Okay, so it definitely starts well:

"Killing him should be easy; he's only six."

And we're off with a bang, plunged into the world of Billi SanGreal, 15-year old girl and initiate to the ancient order of the Knights of Templar -- not that she wants to be. A lifetime of killing demons, devils, and assorted nasty spirits only sounds glamorous to the ignorant and the idiotic. Billi knows the truth: to be a Knight is to face death every day, to train until your body collapses, and most of all, to devote yourself utterly to the holy mission. Which means hardening your soul against everything else, including all ties of love and compassion.
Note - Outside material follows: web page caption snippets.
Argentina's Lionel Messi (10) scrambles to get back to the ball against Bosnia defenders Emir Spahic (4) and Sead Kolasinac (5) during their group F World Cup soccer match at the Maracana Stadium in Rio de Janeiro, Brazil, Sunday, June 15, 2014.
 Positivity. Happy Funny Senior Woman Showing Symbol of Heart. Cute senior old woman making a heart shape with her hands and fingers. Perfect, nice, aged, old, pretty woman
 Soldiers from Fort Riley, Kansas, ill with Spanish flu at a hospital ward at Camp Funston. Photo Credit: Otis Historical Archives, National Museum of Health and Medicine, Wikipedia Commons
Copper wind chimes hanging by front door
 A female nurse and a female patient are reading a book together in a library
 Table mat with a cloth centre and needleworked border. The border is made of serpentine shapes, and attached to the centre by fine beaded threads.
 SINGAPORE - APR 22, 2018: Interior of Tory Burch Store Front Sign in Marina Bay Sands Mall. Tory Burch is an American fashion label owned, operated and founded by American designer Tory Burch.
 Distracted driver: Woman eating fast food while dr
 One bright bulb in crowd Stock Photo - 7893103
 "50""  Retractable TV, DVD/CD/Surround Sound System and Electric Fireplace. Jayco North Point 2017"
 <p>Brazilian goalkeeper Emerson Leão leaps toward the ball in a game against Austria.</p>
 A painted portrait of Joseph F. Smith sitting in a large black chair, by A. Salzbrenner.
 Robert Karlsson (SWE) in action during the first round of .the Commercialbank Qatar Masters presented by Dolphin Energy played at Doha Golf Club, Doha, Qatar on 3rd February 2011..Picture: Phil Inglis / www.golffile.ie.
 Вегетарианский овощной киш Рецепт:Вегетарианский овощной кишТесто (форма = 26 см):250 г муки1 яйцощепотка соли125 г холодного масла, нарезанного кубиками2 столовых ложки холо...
Including your own family.

Her father certainly doesn't have any difficulty with that -- Arthur SanGreal is said to terrify the devil himself, and his ruthlessness is equally legendary. Billi would never believe the gossip about her father being responsible for her mother's death -- she knows that ghuls were the culprits -- but he reveals precious little affection for his own daughter. Sometimes Billi thinks he only values her as a potential Knight, another soldier for the cause. And it makes her furious. And lonely. It doesn't help that Kay, her only friend among the Knights, has been sent off to Jerusalem to train his psychic abilities -- and hasn't sent her a word since.

So when Mike shows up, a charming, intriguing stranger who seems to understand about overbearing fathers, Billi is tempted to give up this life altogether. After all, who wants a life of constant fear and danger? Doesn't she have a right to choose her own path?

Billi is great, full of fury and angst and yet too responsible and aware of the stakes to slip into whiny bratdom. The action scenes are nicely paced, the mythology is well-executed, and there are some very atmospheric horror bits. The only problem? The bad guys. See, devils and demons, that's fine. But when your Big Bad includes the Angel of Death and Satan Himself, well -- I mean, how do you fight Death?

I was fine and dandy with everything till then -- but the idea of actually vanquishing God's Appointed Judge Upon Mankind seemed a) a bit overambitious and b) kind of blasphemous and ultimately pointless. If they win, does Death just stop? Is there a replacement angel waiting in the wings? Will it tick off God?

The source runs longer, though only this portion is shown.